Air Cerenkov detectors begin with one or many large optical reflectors, and are usually placed at mountain sites where standard optical observatories might be located. The mirrors used can be of lesser quality than those used in optical telescopes, since they are reflecting the light of this large local pool rather than directly imaging an astronomical source. The Cerenkov light reflected from this mirror is then detected by one or many photomultipliers that convert the optical signal into an electronic signal to record the gamma-ray event. The light in this pool is very faint and can only be detected cleanly on dark, moonless nights. Even so, it helps that the total pool passes through the detector in only a few nanoseconds.
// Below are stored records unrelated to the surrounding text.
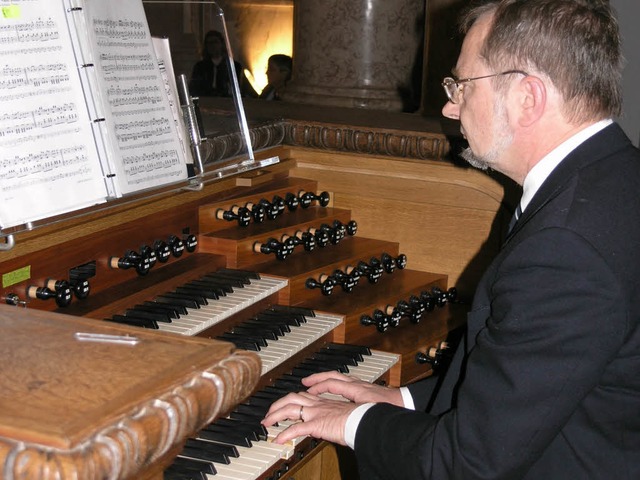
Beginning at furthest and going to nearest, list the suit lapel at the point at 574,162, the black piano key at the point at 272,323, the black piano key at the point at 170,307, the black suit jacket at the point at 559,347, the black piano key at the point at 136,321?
1. the black piano key at the point at 272,323
2. the black piano key at the point at 170,307
3. the black piano key at the point at 136,321
4. the suit lapel at the point at 574,162
5. the black suit jacket at the point at 559,347

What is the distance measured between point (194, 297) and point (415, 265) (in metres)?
1.32

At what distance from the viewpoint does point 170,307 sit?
2660 millimetres

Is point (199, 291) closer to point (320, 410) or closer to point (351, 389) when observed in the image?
point (351, 389)

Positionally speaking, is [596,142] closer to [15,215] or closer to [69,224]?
[15,215]

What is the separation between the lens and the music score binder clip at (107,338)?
1.25m

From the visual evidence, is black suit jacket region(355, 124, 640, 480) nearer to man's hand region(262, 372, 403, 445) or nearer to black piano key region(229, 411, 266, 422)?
man's hand region(262, 372, 403, 445)

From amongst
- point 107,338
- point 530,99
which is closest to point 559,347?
point 530,99

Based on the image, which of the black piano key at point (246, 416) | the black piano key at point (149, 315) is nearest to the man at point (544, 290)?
the black piano key at point (246, 416)

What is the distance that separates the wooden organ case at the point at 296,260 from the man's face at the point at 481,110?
83 cm

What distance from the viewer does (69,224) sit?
8.38ft

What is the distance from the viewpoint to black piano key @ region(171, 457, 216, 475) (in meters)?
2.08

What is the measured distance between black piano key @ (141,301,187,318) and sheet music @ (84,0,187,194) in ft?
1.15

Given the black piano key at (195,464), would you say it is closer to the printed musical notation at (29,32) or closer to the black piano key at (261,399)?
the black piano key at (261,399)

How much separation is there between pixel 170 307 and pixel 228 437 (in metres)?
0.55
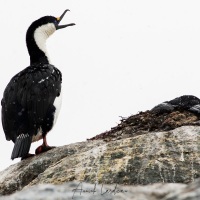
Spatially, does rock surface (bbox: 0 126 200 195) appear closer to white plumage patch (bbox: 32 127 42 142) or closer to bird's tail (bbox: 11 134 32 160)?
bird's tail (bbox: 11 134 32 160)

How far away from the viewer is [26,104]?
934cm

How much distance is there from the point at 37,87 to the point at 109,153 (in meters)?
2.79

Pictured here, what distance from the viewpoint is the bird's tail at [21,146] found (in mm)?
8867

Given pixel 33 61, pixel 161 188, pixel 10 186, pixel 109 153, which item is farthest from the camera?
pixel 33 61

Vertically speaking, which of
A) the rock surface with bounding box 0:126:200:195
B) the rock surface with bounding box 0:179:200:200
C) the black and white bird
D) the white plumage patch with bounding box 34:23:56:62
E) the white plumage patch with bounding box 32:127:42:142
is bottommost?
the rock surface with bounding box 0:179:200:200

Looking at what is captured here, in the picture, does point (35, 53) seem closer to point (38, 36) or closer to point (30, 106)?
point (38, 36)

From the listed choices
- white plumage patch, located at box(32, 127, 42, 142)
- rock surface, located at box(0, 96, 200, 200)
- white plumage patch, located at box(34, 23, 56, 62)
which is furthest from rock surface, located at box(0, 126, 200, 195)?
white plumage patch, located at box(34, 23, 56, 62)

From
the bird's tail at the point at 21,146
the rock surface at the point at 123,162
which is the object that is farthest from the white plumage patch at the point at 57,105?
the rock surface at the point at 123,162

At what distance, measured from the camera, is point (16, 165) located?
28.7ft

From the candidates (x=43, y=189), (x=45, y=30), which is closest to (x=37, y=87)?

This allows further separation of the faint signal from the ambient light from the rest of the night sky.

In this animation, gamma rays strike the atmosphere above the Canary Islands and cause a cascade of particles that produce a blue glow called Cherenkov radiation. (Credit: NASA's Goddard Space Flight Center Conceptual Image Lab)


Once the light has been detected in a phototube, fast electronics are used to record the signal. Many modern detectors use an array of 100 or more small phototubes in the focal plane rather than a single phototube. In this way, a crude image of the Cerenkov light pool is recorded. This is very important because these detectors can detect a large cosmic ray background in addition to detecting cosmic gamma rays. Cosmic ray protons and nuclei interact in the atmosphere in much the same way, creating their own Cerenkov light pools. The showers induced by cosmic rays come uniformly from all parts of the sky and mask the desired gamma ray signal. Less than 1% of the events detected are due to photons. The rest are cosmic rays.